Students of Salaam (S.O.S) believes that knowledge and communication decrease xenophobia within communities to dismantle the culture of fear perpetuated by the media and the instinctual fear of the unknown. We seek to connect, engage, and empower New Haven’s refugee and immigrant populations and the greater New Haven community to foster inclusion and tolerance in two ways:

  • Liberal Arts Education: Provide rigorous and creative lessons for immigrant and refugee students from Arab and South Asian nations at school and in-home on a weekly basis.
  • Community Engagement: Partner with community organizations to offer cultural education and consciousness raising events centered around Islam and Arab culture to increase understanding, build relationships, and decrease fear. 

Ideation, Place and Displacement

Ideation Worldwide is a social innovation consultancy nonprofit that transforms the core programs of grassroots NGOs. Christina Zhang (the founder) SY ’17, an architecture major graduating this spring. Inspired by her Critical Refugee Studies course, Zhang is designing a new community center for the Kakuma refugee camp in Kenya. Her budget? $80k, raised entirely by her creative fundraising efforts.
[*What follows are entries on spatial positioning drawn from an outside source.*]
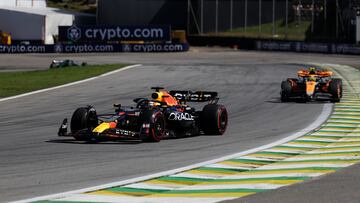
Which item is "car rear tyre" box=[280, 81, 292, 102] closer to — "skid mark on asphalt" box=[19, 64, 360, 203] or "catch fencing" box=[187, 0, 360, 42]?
"skid mark on asphalt" box=[19, 64, 360, 203]

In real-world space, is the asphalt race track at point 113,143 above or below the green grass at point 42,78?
below

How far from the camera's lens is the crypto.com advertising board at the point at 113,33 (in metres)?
76.2

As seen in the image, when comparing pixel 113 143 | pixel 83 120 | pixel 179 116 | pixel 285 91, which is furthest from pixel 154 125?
pixel 285 91

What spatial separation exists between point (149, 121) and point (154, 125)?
217 millimetres

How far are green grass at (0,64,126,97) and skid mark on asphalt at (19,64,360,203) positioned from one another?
18230 millimetres

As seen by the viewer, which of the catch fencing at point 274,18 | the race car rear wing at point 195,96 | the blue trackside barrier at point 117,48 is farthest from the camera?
the catch fencing at point 274,18

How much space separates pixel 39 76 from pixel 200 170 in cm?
3110

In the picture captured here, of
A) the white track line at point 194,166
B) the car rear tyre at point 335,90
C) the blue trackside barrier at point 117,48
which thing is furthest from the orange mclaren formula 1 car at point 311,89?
the blue trackside barrier at point 117,48

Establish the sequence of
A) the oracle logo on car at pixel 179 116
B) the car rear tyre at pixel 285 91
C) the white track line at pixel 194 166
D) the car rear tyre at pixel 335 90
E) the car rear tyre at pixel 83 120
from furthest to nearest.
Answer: the car rear tyre at pixel 285 91 → the car rear tyre at pixel 335 90 → the oracle logo on car at pixel 179 116 → the car rear tyre at pixel 83 120 → the white track line at pixel 194 166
Place and Displacement is an initiative inspired by its work with a client refugee-led NGO at Kakuma Refugee Camp in summer 2016. As an interdisciplinary competition, Place and Displacement invites innovative proposals for a marketplace, which includes an architectural design and a viable operational plan, for existing refugee settlements in Berlin (Germany), Zaatari (Jordan) or Kakuma (Kenya). Around 250 team from more than 43 countries participated in the competition.

Guest Posters:

Sesame Street

Sesame Workshop, the creators of Sesame Street, has partnered with the IRC to address the ECD needs of displaced children.  They started a pilot initiative in Jordan which will be expanding to Iraq, Lebanon and Syria. (see attachment for details)

Displaced, Overlooked, and Disadvantaged: A Systematic Review of Mental Health Studies of Syrian Refugees

A poster by Melissa Meinhart, a doctoral student at Columbia with a research focus on the influence of forced migration on health outcomes (copy of poster presentation here).